Assignment 04

INTRODUCTION TO MULTIPLE REGRESSION

This goal of this assignment is to give you experience fitting and interpreting multiple regression models. This assignment is worth 13 points. Each question is worth 1 point unless otherwise noted.

Copyright EPSY 8251, 2024
Published

November 7, 2024

Human overpopulation is a growing concern and has been associated with depletion of Earth’s natural resources (water is a big one) and degredation of the environment. This, in turn, has social and economic consequences such as global tension over resources such as water and food, higher cost of living and higher unemployment rates.

Fertility rate is a measure directly linked to population and has been useful to explore hypotheses about factors related to combating overpopulation. For this assignment, you will use the file fertility.csv to examine the effects of the rate of contraception (a factor that can be manipulated through targeted intervention) on fertility rates.

Submit your responses to each of the questions below in a PDF document. All graphics should be resized so that they do not take up more room than necessary and also should have an appropriate caption. This assignment is worth 18 points. (Each question is worth 1 point unless otherwise noted.)


Part I: Correlations

  1. Create a path model of the correlations between fertility rate, contraception rate, infant mortality rate, and female education level.

Consider the following hypotheses about different potential predictors of fertility rates:

  • Hypothesis 1: Countries with higher contraception rates tend to have lower fertility rates.
  • Hypothesis 2: Countries with lower infant mortality rates tend to have higher fertility rates.
  • Hypothesis 3: Countries with higher female education rates tend to have lower fertility rates.
  1. Use the correlations computed in Question 1 to evaluate each of the three hypotheses. For each hypothesis indicate whether the empirical results support that hypothesis or not by referencing the appropriate correlation(s).


Part II: Regression Analysis

You will fit four regression models to study the effect of contraceptive rates (focal predictor) on fertility rate (outcome). Because infant mortality rate and female education level (our two covariates) are related to both the focal predictor and outcome, they may confound the effect of contraceptive rates on fertility rate (see hypothesized path model).

  1. Based on the corrlations you produced in Question 1, indicate whether it is reasonable to be worried that the two covariates may confound the relationship between contraceptive rates and fertility rates.

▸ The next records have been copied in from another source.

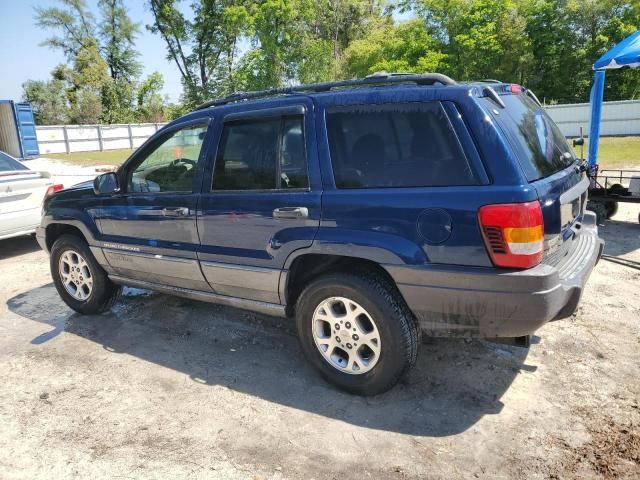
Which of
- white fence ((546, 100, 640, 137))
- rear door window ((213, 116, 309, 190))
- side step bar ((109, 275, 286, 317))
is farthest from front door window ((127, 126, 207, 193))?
white fence ((546, 100, 640, 137))

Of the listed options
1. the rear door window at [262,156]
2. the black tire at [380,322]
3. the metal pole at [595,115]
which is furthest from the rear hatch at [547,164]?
the metal pole at [595,115]

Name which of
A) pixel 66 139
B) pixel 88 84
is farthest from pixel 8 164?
pixel 88 84

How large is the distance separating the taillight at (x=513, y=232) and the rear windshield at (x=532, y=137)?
0.25 metres

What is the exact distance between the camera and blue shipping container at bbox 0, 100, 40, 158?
2209 centimetres

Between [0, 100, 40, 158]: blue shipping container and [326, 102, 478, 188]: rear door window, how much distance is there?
23.5 meters

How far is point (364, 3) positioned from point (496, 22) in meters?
14.7

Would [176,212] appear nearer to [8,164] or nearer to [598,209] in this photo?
[8,164]

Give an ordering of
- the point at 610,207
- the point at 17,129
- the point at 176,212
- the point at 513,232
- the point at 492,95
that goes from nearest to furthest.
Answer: the point at 513,232, the point at 492,95, the point at 176,212, the point at 610,207, the point at 17,129

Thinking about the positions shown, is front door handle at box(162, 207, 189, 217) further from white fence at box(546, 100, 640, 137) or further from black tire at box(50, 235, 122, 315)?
white fence at box(546, 100, 640, 137)

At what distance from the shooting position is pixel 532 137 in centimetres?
309

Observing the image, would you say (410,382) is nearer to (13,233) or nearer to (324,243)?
(324,243)

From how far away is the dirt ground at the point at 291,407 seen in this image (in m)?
2.73

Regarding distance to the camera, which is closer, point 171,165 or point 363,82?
point 363,82

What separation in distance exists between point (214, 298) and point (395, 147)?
191 centimetres
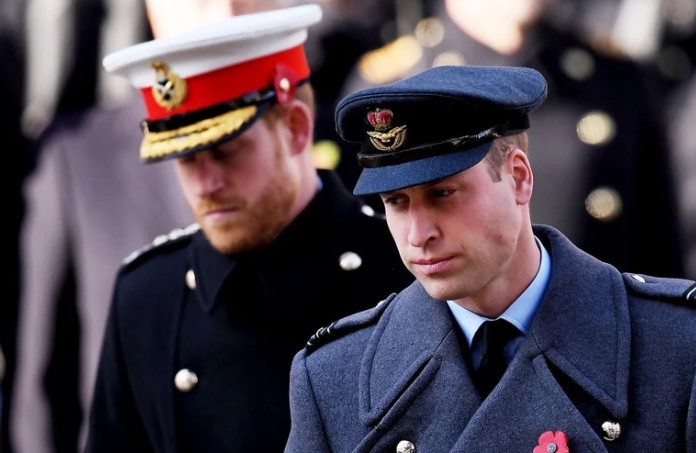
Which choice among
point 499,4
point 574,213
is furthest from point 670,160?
point 499,4

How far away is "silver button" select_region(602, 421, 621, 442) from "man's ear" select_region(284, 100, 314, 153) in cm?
153

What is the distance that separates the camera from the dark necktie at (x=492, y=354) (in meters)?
3.70

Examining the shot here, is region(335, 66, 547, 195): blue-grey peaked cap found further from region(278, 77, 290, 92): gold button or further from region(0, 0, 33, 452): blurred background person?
region(0, 0, 33, 452): blurred background person

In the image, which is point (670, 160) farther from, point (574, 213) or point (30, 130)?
point (30, 130)

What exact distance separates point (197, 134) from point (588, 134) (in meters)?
2.00

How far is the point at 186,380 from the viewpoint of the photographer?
15.4 feet

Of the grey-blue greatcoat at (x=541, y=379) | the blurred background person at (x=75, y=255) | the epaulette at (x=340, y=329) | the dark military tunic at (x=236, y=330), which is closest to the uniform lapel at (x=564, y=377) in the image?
the grey-blue greatcoat at (x=541, y=379)

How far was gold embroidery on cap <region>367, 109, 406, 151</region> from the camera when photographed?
367 cm

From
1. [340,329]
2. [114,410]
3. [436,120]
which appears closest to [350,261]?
[340,329]

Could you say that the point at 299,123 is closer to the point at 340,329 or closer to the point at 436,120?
the point at 340,329

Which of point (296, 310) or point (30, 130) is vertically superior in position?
point (296, 310)

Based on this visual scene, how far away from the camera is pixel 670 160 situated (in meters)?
6.26

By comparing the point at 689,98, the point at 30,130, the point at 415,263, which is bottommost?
the point at 689,98

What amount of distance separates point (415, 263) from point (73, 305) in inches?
110
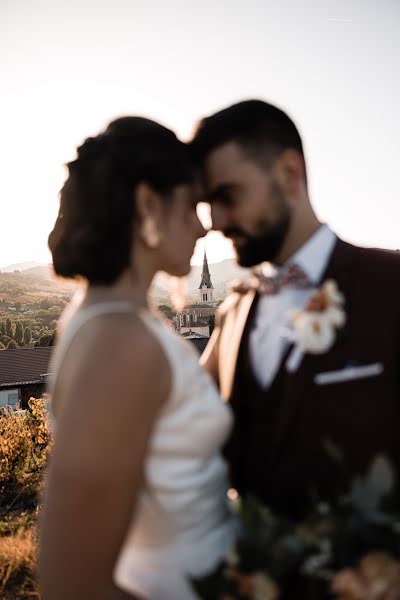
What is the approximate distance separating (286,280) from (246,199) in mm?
428

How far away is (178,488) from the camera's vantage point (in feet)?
6.17

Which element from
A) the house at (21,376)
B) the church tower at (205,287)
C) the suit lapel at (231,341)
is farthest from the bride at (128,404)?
the church tower at (205,287)

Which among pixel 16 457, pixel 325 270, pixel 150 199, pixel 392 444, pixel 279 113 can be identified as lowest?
pixel 16 457

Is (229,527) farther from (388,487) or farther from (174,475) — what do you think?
(388,487)

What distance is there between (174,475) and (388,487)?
721 mm

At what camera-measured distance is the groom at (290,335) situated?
1999mm

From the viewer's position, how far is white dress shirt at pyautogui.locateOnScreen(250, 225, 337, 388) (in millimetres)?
2305

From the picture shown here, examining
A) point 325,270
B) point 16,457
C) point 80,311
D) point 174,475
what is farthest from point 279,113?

Explain by referring to the correlations.

To remove the confounding and evaluate the effect of contraceptive rates on fertility rate, you will fit a series of regression models.

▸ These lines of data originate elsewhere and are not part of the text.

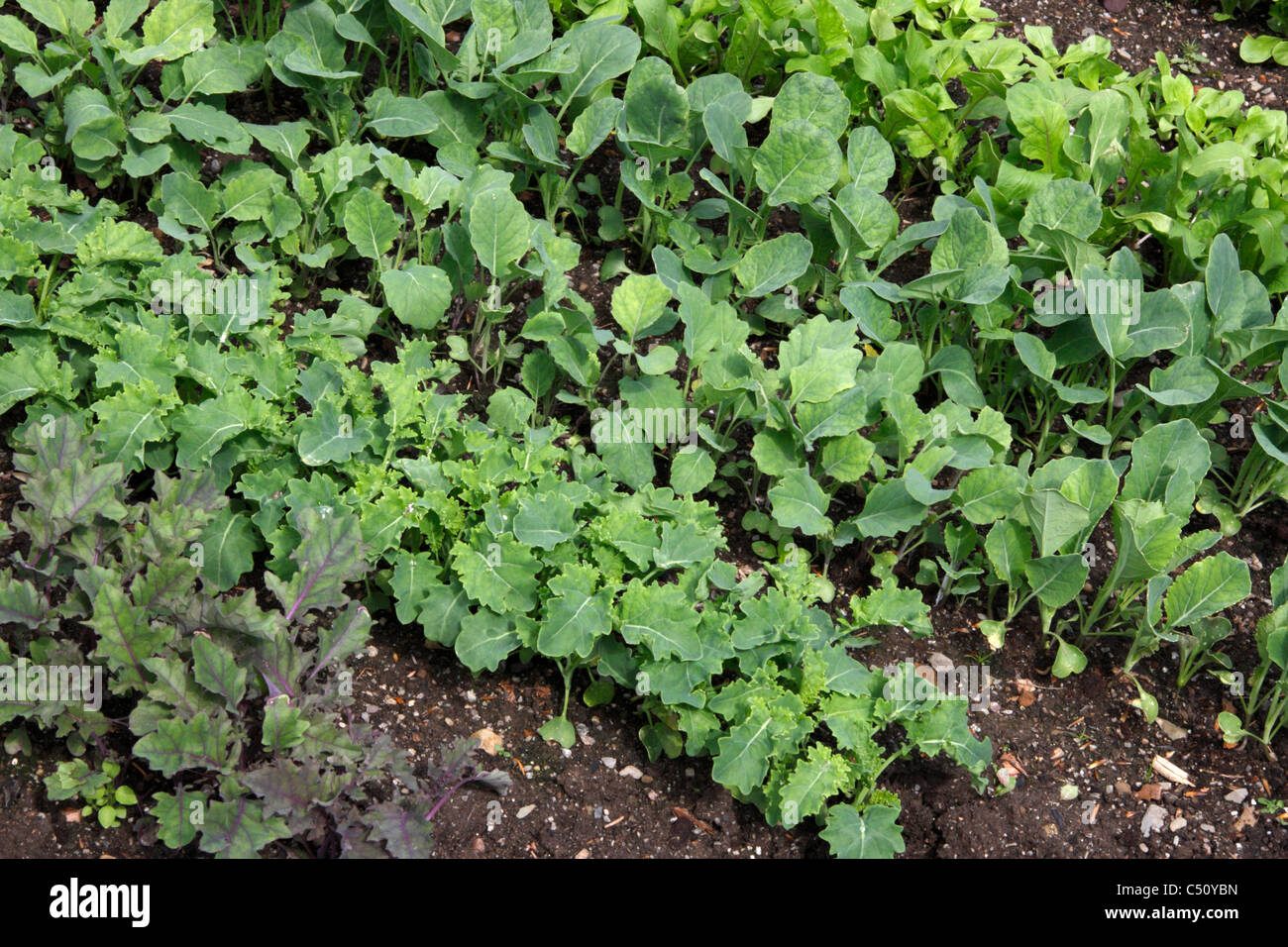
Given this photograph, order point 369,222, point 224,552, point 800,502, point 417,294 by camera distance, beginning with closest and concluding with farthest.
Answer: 1. point 224,552
2. point 800,502
3. point 417,294
4. point 369,222

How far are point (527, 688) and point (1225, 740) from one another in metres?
1.96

  • Model 1: Contraceptive rate as the sole predictor of variation in fertility rate.
  • Model 2: Contraceptive rate and infant mortality rate as predictors of variation in fertility rate.
  • Model 3: Contraceptive rate and female education level as predictors of variation in fertility rate.
  • Model 4: Contraceptive rate, infant mortality rate, and female education level as predictors of variation in fertility rate.
  1. Examine the structure and formatting of Table 9 at https://zief0002.github.io/musings/creating-tables-to-present-statistical-results.html. Mimic the format and structure of this table to create a table to present the numerical information from the four models you fitted. Make sure the table you create also has an appropriate caption. If the table is too wide, change the page orientation in your word processing program to “Landscape”, rather than changing the size of the font. (2pts.)

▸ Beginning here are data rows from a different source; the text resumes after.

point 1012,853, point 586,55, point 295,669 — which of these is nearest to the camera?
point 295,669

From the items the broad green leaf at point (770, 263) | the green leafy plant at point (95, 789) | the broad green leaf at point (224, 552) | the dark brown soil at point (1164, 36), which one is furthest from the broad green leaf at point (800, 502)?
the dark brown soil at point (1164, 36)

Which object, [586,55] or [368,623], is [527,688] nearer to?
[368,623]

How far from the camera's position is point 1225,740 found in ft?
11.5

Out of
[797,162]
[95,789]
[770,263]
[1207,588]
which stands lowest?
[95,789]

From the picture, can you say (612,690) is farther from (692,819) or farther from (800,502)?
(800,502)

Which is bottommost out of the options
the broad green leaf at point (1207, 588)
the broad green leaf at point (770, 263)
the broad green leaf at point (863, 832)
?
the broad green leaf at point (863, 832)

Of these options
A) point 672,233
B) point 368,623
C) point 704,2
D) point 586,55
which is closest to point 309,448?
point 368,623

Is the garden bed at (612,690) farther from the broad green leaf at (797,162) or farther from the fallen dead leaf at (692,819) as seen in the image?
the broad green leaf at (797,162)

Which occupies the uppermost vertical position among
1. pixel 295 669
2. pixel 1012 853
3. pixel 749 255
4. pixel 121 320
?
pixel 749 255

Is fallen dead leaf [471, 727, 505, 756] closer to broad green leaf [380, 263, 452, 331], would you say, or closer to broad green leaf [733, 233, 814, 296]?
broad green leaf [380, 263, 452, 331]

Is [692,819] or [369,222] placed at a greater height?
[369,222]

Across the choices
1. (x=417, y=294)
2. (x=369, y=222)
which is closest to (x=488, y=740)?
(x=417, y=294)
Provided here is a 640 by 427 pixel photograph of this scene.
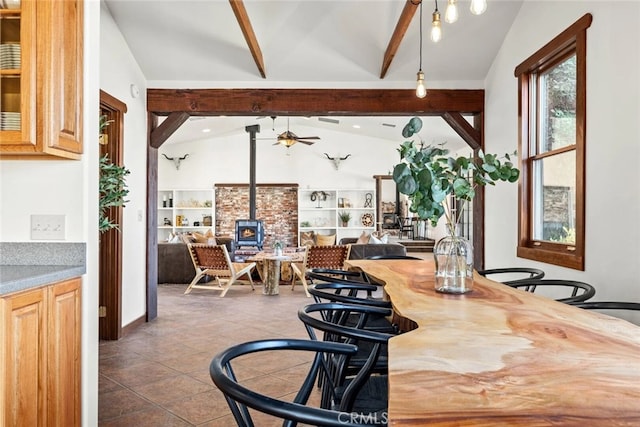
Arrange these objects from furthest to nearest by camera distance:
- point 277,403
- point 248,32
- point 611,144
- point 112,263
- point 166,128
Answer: point 166,128 → point 112,263 → point 248,32 → point 611,144 → point 277,403

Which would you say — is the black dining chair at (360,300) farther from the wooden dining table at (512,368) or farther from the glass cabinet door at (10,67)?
the glass cabinet door at (10,67)

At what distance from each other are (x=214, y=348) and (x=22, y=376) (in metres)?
2.26

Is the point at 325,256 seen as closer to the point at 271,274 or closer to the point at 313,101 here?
the point at 271,274

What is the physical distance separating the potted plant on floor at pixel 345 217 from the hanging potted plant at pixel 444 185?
984 centimetres

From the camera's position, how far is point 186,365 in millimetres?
3436

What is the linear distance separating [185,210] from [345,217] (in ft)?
13.7

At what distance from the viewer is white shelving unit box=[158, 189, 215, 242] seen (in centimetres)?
1205

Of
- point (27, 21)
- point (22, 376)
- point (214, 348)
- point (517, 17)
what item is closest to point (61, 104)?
point (27, 21)

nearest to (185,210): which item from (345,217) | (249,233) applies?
(249,233)

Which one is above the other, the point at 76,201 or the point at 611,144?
the point at 611,144

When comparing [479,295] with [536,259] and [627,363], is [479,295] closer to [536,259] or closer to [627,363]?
[627,363]

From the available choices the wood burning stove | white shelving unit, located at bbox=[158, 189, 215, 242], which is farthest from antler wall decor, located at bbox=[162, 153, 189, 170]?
the wood burning stove

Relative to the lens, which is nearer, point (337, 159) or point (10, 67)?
point (10, 67)

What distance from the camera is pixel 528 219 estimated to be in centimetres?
403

Model 4: Interpreting Results from the “Final” Model

The research literature suggests that all three predictors are substantively important in predicting variation in fertility rates. Moreover, from the CIs produced in Model 4, we see that all three effects included in the model are statistically relevant (none of the CIs span 0). Because of this, we will adopt Model 4 as our “final” model. Use the results from Model 4 to answer the remainder of the questions on this assignment.

  1. Report the regression equation from fitting Model 4. Use Equation Editor (or some other program that correctly types mathematical expressions) to typeset the equation correctly.

  2. Report and interpret the value of the model \(R^2\) using the context of the data.

  3. Using symbols, write the omnibus null hypothesis that is tested by the model-level F-statistic in this analysis in two different manners: (1) using the coefficient parameters used in the regression model, and (2) using the variance accounted for parameter.

  4. Based on the results of the model-level F-test, does the model seem to explain variation in fertility rates? Explain. Note: Here you can use the p-value as evidence, but do not compare this to 0.05.

  5. Interpret the estimated coefficient value associated with the partial effect of contraception rate.

  6. Based on the 95% confidence interval for the partial effect of contraception rate on fertility rate, which parameter values are reasonably compatible with the empirical data? Explain what this implies about the magnitude of the partial effect.

  7. Create a publication quality plot that displays the results from Model 4. For this plot, put the contraception predictor on the x-axis. Control out the effect of education level by setting this to the mean level of education. Display two separate lines to show the effect of infant mortality rate; a small and large rate based on the data. The two lines should be displayed using different linetypes or colors (or both) so that they can be easily differentiated in the plot. Be sure that the figure is appropriately captioned. (2pts.)